> [Text]
· · · ·

In this article by Michael Heydt, author of the book Learning pandas we will cover common patterns in visualizing data with pandas. It is not meant to be exhaustive in coverage. The goal is to give you the required knowledge to create beautiful data visualizations on pandas data quickly and with very few lines of code.
(For more resources related to this topic, see here.)
This article is presented in three sections. The first introduces you to the general concepts of programming visualizations with pandas, emphasizing the process of creating time-series charts. We will also dive into techniques to label axes and create legends, colors, line styles, and markets.
The second part of the article will then focus on the many types of data visualizations commonly used in pandas programs and data sciences, including:
- Bar plots
- Histograms
- Box and whisker charts
- Area plots
- Scatter plots
- Density plots
- Scatter plot matrixes
- Heatmaps
The final section will briefly look at creating composite plots by dividing plots into subparts and drawing multiple plots within a single graphical canvas.
Setting up the IPython notebook
The first step to plot with pandas data, is to first include the appropriate libraries, primarily, matplotlib. The examples in this article will all be based on the following imports, where the plotting capabilities are from matplotlib, which will be aliased with plt:
In [1]:
# import pandas, numpy and datetime
import numpy as np
import pandas as pd
# needed for representing dates and times
import datetime
from datetime import datetime
# Set some pandas options for controlling output
pd.set_option('display.notebook_repr_html', False)
pd.set_option('display.max_columns', 10)
pd.set_option('display.max_rows', 10)
# used for seeding random number sequences
seedval = 111111
# matplotlib
import matplotlib as mpl
# matplotlib plotting functions
import matplotlib.pyplot as plt
# we want our plots inline
%matplotlib inline
The %matplotlib inline line is the statement that tells matplotlib to produce inline graphics. This will make the resulting graphs appear either inside your IPython notebook or IPython session.
All examples will seed the random number generator with 111111, so that the graphs remain the same every time they run.
Plotting basics with pandas
The pandas library itself performs data manipulation. It does not provide data visualization capabilities itself. The visualization of data in pandas data structures is handed off by pandas to other robust visualization libraries that are part of the Python ecosystem, most commonly, matplotlib, which is what we will use in this article.
All of the visualizations and techniques covered in this article can be performed without pandas. These techniques are all available independently in matplotlib. pandas tightly integrates with matplotlib, and by doing this, it is very simple to go directly from pandas data to a matplotlib visualization without having to work with intermediate forms of data.
pandas does not draw the graphs, but it will tell matplotlib how to draw graphs using pandas data, taking care of many details on your behalf, such as automatically selecting Series for plots, labeling axes, creating legends, and defaulting color. Therefore, you often have to write very little code to create stunning visualizations.
Creating time-series charts with .plot()

· · · ·

> [Data provided]

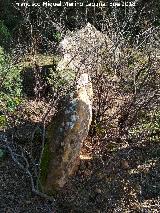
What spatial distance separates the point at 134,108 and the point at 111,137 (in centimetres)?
59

· · · ·

> [Problem set]
1. Answer these questions from the pandas plotting article:
(a) What value seeds the random number generator in all of the examples?
(b) Under what alias is matplotlib's plotting module imported?
(c) Into how many sections is the article divided?
2. Using the pandas plotting article, decide whether each statement is correct. Answer yes or no, and quote the words from the article that settle it.
(a) pandas draws the graphs itself.
(b) The techniques covered can be done without pandas.
(c) The %matplotlib inline statement makes graphs open in a separate window.
3. Carry on the pandas plotting article from its last line.
The data above come from a separate source and are unrelated to the pandas plotting article.

> [Expected outputs]
1.
(a) 111111
(b) plt
(c) Three

2.
(a) No: "pandas does not draw the graphs, but it will tell matplotlib how to draw graphs using pandas data"
(b) Yes: "All of the visualizations and techniques covered in this article can be performed without pandas."
(c) No: "This will make the resulting graphs appear either inside your IPython notebook or IPython session."

3.
One of the most common data visualizations created, is of the time-series data. Visualizing a time series in pandas is as simple as calling .plot() on a DataFrame or Series object. To demonstrate, the following creates a time series representing a random walk of values over time, akin to the movements in the price of a stock:
In [2]:
# generate a random walk time-series
np.random.seed(seedval)
s = pd.Series(np.random.randn(1096),
index=pd.date_range('2012-01-01',
'2014-12-31'))
walk_ts = s.cumsum()
# this plots the walk - just that easy :)
walk_ts.plot();
The ; character at the end suppresses the generation of an IPython out tag, as well as the trace information.
It is a common practice to execute the following statement to produce plots that have a richer visual style. This sets a pandas option that makes resulting plots have a shaded background and what is considered a slightly more pleasing style:
In [3]:
# tells pandas plots to use a default style
# which has a background fill
pd.options.display.mpl_style = 'default'
walk_ts.plot();
The .plot() method on pandas objects is a wrapper function around the matplotlib libraries’ plot() function. It makes plots of pandas data very easy to create. It is coded to know how to use the data in the pandas objects to create the appropriate plots for the data, handling many of the details of plot generation, such as selecting series, labeling, and axes generation. In this situation, the .plot() method determines that as Series contains dates for its index that the x axis should be formatted as dates and it selects a default color for the data.
This example used a single series and the result would be the same using DataFrame with a single column. As an example, the following produces the same graph with one small difference. It has added a legend to the graph, which charts by default, generated from a DataFrame object, will have a legend even if there is only one series of data:
In [4]:
# a DataFrame with a single column will produce
# the same plot as plotting the Series it is created from
walk_df = pd.DataFrame(walk_ts)
walk_df.plot();
The .plot() function is smart enough to know whether DataFrame has multiple columns, and it should create multiple lines/series in the plot and include a key
for each, and also select a distinct color for each line. This is demonstrated with the following example:
In [5]:
# generate two random walks, one in each of
# two columns in a DataFrame
np.random.seed(seedval)
df = pd.DataFrame(np.random.randn(1096, 2),
index=walk_ts.index, columns=list('AB'))
walk_df = df.cumsum()
walk_df.head()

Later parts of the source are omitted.